───── Selected excerpt ─────

Kapoeta South County is an administrative region in Eastern Equatoria State.
The county logo is a ram with horns and slightly bent tail.
The county includes the Kapoeta Town, Machi and Namorunyang Payams.

During the Second Sudanese Civil War (1983-2005) the Sudanese Armed Forces laid a Barrier Minefield around the town of Kapoeta. In a ceremony in July 2007 the Mines Advisory Group (MAG) declared a section of this land  in area free of mines and available for farming. MAG planned to continue mine clearance to provide access to grazing land and room for settlements. 

The town and county are served by Kapoeta Airport, a small single-runway facility.
The Kapoeta Mission Hospital in Longeleya Payam was established immediately after the Sudan People's Liberation Army (SPLA) took control in June 2002. The hospital has an estimated catchment population of 490,000, growing fast with the influx of returnees and IDPs (Internally Displaced People) and other attracted to the town for work or trade.

In June 2008 the Ambassador of the Kingdom of the Netherlands officially opened the office of the SNV (Netherlands Development Organization) in a ceremony attended by State Governor Brigadier General Aloisio Ojetuk Emor. SNV is dedicated to improving the capabilities of local government.
On 4 February 2011 the U.S. Consul General in Juba and Eastern Equatoria state Governor Louis Lobong Lojore formally opened an 894-kilowatt power plant in Kapoeta, built using funding from USAID.

───── Extracted material ─────

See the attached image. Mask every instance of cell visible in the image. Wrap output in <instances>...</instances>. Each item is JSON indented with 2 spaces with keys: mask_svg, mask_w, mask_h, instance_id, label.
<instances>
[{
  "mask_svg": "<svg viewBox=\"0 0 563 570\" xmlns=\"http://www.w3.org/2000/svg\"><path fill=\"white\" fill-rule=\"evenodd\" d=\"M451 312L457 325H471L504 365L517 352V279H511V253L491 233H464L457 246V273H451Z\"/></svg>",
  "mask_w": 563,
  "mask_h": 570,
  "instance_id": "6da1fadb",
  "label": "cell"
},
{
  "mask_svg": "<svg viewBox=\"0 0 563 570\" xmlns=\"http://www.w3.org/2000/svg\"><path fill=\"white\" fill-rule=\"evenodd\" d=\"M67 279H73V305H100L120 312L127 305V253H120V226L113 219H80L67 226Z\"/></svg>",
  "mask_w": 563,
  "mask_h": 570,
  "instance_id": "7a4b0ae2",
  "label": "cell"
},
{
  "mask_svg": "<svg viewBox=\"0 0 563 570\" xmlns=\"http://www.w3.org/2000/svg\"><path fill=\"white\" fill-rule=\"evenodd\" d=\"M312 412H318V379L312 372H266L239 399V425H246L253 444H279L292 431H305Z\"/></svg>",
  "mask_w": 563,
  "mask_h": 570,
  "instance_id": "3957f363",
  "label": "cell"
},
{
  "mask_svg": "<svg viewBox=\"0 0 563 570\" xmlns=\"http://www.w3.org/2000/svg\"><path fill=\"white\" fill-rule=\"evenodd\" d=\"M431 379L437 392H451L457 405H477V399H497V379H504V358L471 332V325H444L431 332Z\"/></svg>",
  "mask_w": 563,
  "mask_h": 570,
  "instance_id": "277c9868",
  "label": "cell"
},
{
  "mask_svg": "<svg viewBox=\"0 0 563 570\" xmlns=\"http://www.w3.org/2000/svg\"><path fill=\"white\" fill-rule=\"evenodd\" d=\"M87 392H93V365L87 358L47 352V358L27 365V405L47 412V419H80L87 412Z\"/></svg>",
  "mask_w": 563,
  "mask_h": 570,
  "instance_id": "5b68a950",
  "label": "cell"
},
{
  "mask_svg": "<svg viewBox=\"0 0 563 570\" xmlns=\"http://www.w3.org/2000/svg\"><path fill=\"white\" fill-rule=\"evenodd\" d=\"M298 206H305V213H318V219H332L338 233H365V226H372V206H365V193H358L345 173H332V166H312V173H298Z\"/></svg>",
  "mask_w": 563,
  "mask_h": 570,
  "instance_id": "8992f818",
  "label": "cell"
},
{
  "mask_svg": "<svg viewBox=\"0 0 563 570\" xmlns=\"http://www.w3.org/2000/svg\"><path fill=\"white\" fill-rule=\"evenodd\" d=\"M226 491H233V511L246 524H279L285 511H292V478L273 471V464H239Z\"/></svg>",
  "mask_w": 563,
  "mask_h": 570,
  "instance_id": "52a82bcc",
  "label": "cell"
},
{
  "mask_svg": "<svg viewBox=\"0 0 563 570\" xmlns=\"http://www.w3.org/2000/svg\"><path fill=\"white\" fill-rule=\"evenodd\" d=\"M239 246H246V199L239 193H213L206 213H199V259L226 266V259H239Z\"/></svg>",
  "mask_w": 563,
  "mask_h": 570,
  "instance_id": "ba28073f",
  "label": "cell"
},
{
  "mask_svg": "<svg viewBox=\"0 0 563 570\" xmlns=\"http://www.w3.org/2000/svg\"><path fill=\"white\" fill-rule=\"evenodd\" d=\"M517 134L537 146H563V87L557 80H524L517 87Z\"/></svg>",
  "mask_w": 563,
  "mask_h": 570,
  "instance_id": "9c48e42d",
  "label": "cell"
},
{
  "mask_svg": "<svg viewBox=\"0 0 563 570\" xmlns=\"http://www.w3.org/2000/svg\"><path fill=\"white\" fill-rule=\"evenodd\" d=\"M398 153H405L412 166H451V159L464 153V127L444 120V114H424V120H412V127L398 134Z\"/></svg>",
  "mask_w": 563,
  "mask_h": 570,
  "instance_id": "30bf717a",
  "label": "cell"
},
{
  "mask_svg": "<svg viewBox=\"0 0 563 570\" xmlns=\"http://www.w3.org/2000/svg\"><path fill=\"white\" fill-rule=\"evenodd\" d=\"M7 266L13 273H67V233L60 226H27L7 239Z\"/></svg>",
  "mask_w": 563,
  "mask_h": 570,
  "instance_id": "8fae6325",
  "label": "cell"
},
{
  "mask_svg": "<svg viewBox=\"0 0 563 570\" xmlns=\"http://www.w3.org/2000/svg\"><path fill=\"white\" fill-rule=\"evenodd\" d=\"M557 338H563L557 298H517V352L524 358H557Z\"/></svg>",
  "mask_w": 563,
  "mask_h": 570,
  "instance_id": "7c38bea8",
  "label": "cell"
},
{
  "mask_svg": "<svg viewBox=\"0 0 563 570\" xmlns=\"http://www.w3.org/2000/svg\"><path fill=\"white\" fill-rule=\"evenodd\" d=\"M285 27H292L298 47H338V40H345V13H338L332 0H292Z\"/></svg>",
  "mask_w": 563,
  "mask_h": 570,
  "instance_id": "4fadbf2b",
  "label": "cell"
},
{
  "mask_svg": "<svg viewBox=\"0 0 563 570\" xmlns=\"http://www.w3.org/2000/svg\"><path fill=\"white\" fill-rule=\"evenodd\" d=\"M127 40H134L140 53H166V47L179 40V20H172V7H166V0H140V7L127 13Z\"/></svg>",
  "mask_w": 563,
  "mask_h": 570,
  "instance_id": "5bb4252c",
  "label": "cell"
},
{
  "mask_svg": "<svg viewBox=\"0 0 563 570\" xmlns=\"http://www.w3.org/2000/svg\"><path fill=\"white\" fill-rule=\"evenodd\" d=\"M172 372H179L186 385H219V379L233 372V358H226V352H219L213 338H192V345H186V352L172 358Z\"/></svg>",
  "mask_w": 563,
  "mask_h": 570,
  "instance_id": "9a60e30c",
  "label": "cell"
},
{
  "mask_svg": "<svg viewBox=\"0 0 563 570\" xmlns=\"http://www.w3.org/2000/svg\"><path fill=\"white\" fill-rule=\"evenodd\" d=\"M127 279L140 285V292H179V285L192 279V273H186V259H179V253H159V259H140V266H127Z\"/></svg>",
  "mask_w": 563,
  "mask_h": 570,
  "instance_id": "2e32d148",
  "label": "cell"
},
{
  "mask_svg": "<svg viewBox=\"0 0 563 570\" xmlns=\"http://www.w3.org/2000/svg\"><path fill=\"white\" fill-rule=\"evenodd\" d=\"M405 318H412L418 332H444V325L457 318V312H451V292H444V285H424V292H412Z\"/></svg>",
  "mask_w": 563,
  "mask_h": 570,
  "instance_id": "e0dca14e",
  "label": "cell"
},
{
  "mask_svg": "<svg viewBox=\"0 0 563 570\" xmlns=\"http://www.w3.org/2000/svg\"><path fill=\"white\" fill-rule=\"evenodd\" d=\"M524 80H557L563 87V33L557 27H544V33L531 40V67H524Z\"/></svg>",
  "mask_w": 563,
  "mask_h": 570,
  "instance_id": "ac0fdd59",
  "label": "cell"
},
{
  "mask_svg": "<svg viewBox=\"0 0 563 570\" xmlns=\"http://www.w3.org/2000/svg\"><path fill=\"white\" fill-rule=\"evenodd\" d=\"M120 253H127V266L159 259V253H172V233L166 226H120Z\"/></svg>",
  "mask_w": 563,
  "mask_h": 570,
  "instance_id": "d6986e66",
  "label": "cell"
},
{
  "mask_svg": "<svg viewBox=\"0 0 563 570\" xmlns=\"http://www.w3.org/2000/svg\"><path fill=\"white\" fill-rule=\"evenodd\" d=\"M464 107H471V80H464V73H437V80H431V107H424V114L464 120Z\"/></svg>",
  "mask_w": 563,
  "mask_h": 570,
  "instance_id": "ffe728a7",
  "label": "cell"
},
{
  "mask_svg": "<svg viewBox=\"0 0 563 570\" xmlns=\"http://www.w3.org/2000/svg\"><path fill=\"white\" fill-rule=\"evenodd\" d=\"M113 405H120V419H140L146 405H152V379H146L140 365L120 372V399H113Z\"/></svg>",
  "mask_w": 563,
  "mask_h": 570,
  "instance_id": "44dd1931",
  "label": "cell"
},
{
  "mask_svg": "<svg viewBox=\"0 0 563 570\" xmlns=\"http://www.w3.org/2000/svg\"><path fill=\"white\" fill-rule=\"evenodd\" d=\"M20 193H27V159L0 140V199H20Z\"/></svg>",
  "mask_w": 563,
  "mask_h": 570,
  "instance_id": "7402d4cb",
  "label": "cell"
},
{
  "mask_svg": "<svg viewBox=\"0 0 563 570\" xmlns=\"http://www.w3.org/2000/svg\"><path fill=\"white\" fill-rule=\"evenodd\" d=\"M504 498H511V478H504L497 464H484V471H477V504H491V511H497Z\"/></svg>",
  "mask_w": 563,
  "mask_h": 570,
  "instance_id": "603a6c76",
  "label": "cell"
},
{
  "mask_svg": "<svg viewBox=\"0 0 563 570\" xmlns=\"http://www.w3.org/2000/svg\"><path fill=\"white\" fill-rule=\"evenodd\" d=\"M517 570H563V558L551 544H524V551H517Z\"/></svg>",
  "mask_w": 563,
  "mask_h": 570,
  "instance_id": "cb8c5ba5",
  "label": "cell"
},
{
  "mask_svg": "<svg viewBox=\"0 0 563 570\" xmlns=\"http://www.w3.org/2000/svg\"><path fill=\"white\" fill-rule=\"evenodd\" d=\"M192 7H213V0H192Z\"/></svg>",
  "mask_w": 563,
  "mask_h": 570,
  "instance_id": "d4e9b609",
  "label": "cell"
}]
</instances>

─────

Activity —
In the Kapoeta South County text, what animal appears on the county logo?

Exercise answer —
A ram with horns and a slightly bent tail.